Plug-ins can provide additional functionality to Photoshop. They are also capable of producing problems. Start removing these plugins one by one to rule them out as the source of your crashing and freezing difficulties.
- Then, while holding down the Shift key, start Photoshop.
- Select “Yes” to launch Photoshop without any plugins.
- If Photoshop continues to crash, the plugins are not to blame.
- Instead, if Photoshop is now running well, you may try to isolate the faulty plugin.
- In File Explorer, navigate to “C:Program FilesAdobeAdobe Photoshop version>”.
- Open the “Plug-ins” folder and try relocating one of the plugins to prevent Photoshop from loading it.
- Continue this process until you discover the malfunctioning plugin.
Install Graphics Drivers
Your Photoshop may crash or freeze due to an outdated or defective graphics driver. To update it, follow the procedures below:
- Launch Device Manager on your computer.
- Locate your graphics card by expanding the “Display adapters” menu.
- Go to the “Driver” tab and press the “Update Driver” button.
- Choose the “Search for drivers automatically” option.
- New drivers will be installed automatically if they are available. If not, proceed to the next tip.
Modify Photoshop’s Permissions
You may occasionally encounter damaged Photoshop preference settings. In this instance, consider resetting them, but first make a backup of your settings for future restoration in case something goes wrong.
Creating a Backup of Photoshop Preferences
- With the Ctrl + E keyboard shortcut, launch File Explorer.
- Go to “C:Users[Your Username]AppDataRoamingAdobeAdobe Photoshop version>.”
- Copy and paste the “Adobe Photoshop v> Settings” folder to a different place.
Photoshop Preferences Reset
- Launch Photoshop on your computer.
- “Edit -> Preferences -> General” will open.

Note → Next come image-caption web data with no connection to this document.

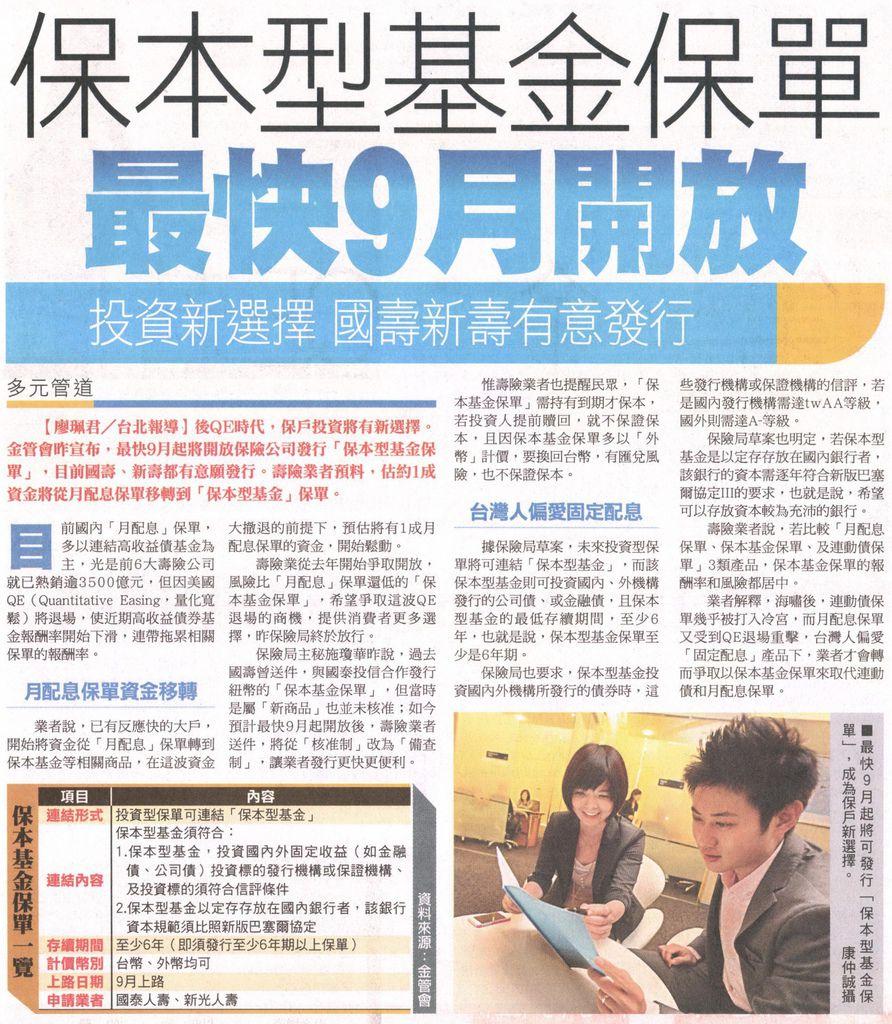 20130828[蘋果日報]保本型基金保單 最快9月開放--投資新選擇 國壽新壽有意發行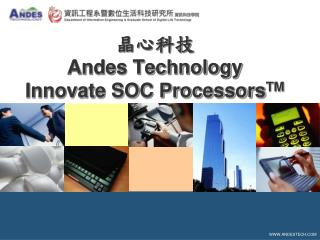 晶心科技 Andes Technology Innovate SOC Processors TM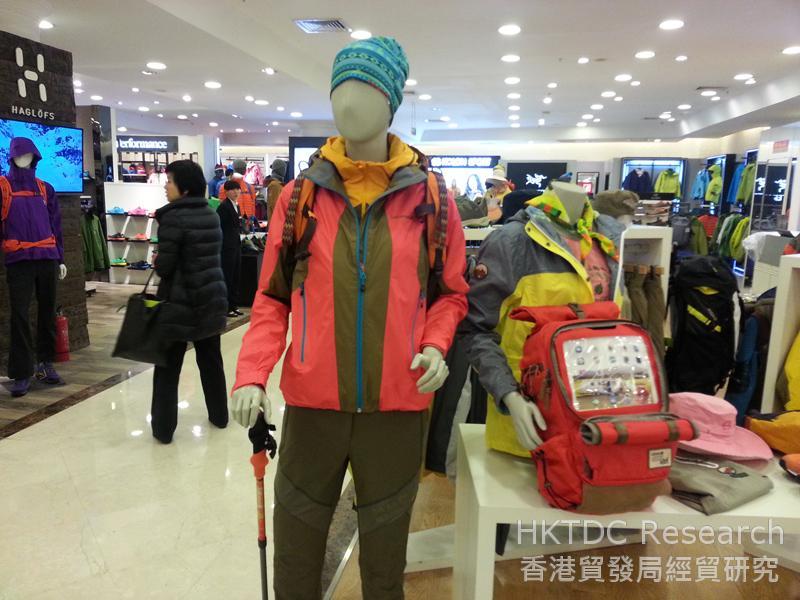 相片:户外产品打造时尚休闲的专业形象(一)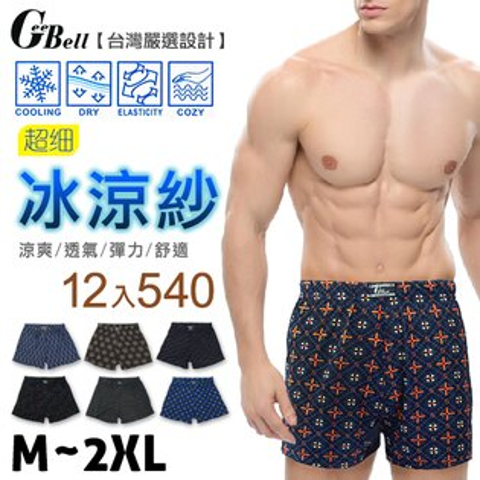 【esoxshop】冰涼紗 超細纖維花紋平口褲 超值特價12件$540 男四角內褲 GeeBell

- Check “Reset Preferences on Quit” and then “OK.”
- If you need to revert to the previous Photoshop preference settings, copy the “Adobe Photoshop version> Settings” folder and paste it back into its original position.
Make RAM available
Photoshop is a memory-intensive program that can eat up to 70% of your system’s available RAM when running. You may free up RAM by closing superfluous background apps and allowing Photoshop to utilise these resources instead. It’s important to note that Photoshop requires a decent quantity of free RAM to run smoothly on your PC.
- Use the Ctrl + Alt + Delete keyboard shortcut to open Task Manager.
- Go to the “Processes” tab and end any resource-intensive activities by selecting each program and clicking the “End task” button.
- Restart Photoshop to see if it makes a change.
Boost Timeout Detection Recovery.
Timeout Detection Recovery (TDR) is a Windows feature that detects response difficulties from a GPU and, if a timeout occurs, resets the card. You may be able to prevent problems caused by Photoshop features that need GPU input taking too long to respond by raising its value.
- To access the registry window, open Run and type regedit, then click “OK.”
- From the left panel, navigate to “Computer\HKEY_LOCAL_MACHINE\SYSTEM\CurrentControlSet\Control\GraphicsDrivers.”
- On the right, double-click the “TdrDelay” key.
- In “Base,” choose “Decimal” and provide a greater “Value data.” It was set to 60 in this case.
- Lastly, restart your computer.
Restore Corrupted System Files
System file corruption is a well-known cause of unpredictable Photoshop crashes. Fortunately, you may simply resolve this problem by conducting an SFC scan.
- In Windows Search, type “Command Prompt,” then select “Run as administrator” on the right.
- In the new window, type SFC /scannow and hit Enter.
- After the scan is finished, restart your computer.
- Start Photoshop and verify that everything functions properly.
Finally, keep in mind that keeping your Windows up to date is always a smart idea. This helps to remove all types of problems from your system and may have an influence on your Photoshop problems as well.